● Passage to read
* * * * *
The study indicated that CEOs tend to look at big data through rose-colored glasses while lower-level managers appear to have different expectations.

The study showed that while 47 percent of CEOs said they believe that all employees have access to the data they need, only 27 percent of all respondents said that they do. Similarly, 43 percent of CEOs said they think relevant data is captured and made available in real time, compared with 29 percent of all respondents.

In addition, 38 percent of CEOs said that employees extract relevant insights, compared with 24 percent of all respondents and only 19 percent of senior vice presidents, vice presidents and directors.

"The survey is clear that organizations succeed when the data-driven vision and leadership are shared, and the benefits of data initiatives are consistently tracked, promoted and, most importantly, linked to corporate goals and business results," Chris Twogood, vice president of products and services marketing at Teradata, said in a statement.

The survey, conducted by The Economist Intelligence Unit, showed that data-driven companies are more likely to outperform their competitors when it comes to profitability. However, only one in four companies gives financial rewards to employees who readily adopt the use of data.

Although many companies have invested significantly in gathering vast amounts of data, they still struggle to extract insights, put them to work for the business and create truly data-driven organizations, the study showed. When it comes to capturing and disseminating important business data, 57 percent of respondents said their companies do a poor job. The issue is significantly more pronounced among underperforming, less-technology-reliant companies. There is little disagreement that the access to necessary data and the ability to convert it into actionable insights are the greatest obstacles to data adoption and use.

However, the study indicated that data is not equally available, even within the most data-driven and top-performing companies. Two-thirds of respondents said some departments in their company have much better access to data than others. This situation is particularly acute among companies with $500 million in annual revenue or more.

Although CEOs are less aware of the problem, lower-level managers are very vocal about it. Eight in 10 senior vice presidents, vice presidents and directors agree that data is unequally available. At the same time, 42 percent of respondents said they find access to data cumbersome and not user-friendly, which further exacerbates the data-availability problem.

Moreover, respondents reported an abundance of useful internal, daily transaction data. But external data like customer demographics, behavioral patterns and market data are less widely available.
* * * * *
● How to complete this task
Could you carry on the passage about the big data survey, picking up after its last sentence? The rows that follow have no connection to the passage about the big data survey.
* * * * *
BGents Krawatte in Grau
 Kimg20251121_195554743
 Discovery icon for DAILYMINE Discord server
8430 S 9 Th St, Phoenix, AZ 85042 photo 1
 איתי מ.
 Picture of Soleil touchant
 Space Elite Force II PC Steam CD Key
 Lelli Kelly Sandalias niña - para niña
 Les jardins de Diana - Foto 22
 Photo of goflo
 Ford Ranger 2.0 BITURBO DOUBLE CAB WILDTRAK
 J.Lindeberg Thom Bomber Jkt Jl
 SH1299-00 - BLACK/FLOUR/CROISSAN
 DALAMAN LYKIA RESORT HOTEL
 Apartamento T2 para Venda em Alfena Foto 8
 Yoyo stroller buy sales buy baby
* * * * *
● Exercise answer
However, top-performing companies tend to be data-driven, according to the survey. Among top performers, 63 percent said data initiatives are launched and driven by their corporate leadership and 41 percent have a centralized data and analytics group responsible for introducing and implementing data initiatives. Of those who say their companies underperform in profitability, those numbers are 38 percent and 28 percent, respectively.

"Opportunities for analytics are expanding every day," Teradata Chief Analytics Officer Bill Franks said in a statement. "Transforming from gut-led to data-driven requires cultural changes, and because companies are struggling in this area, they are missing opportunities."

Additionally, the study showed a high correlation between a company's tendency to rely on data when making decisions and its profitability and ability to innovate. Data-driven companies are more likely to generate higher profits than their competitors reporting a low reliance on data. Access to data and quantitative tools that convert numbers to insights are two to three times more common in data-centric companies. Plus, they are much more likely to reap the benefits of data initiatives—from increased information sharing, to greater collaboration, to better quality and speed of execution, the survey showed.

Companies that outperform their competitors also are much better at extracting the benefits of data. Seven in 10 of them said information and knowledge is shared quickly and freely in their company, compared with one-third of underperformers.

The Teradata-sponsored survey, conducted in the fall of 2014, reached 362 respondents: 47 percent from North America, 26 percent from the Asia-Pacific, and 27 percent from Europe. Respondents held a variety of functional roles: 29 percent were in general management, while 16 percent were in finance, 16 percent in marketing and sales, and 14 percent in strategy and business development, among others. Fifteen percent of respondents were chief executives or presidents; 29 percent were in other C-level roles; 25 percent were managing directors, executive directors or heads of business units; and 31 percent were vice president, senior vice presidents, or directors.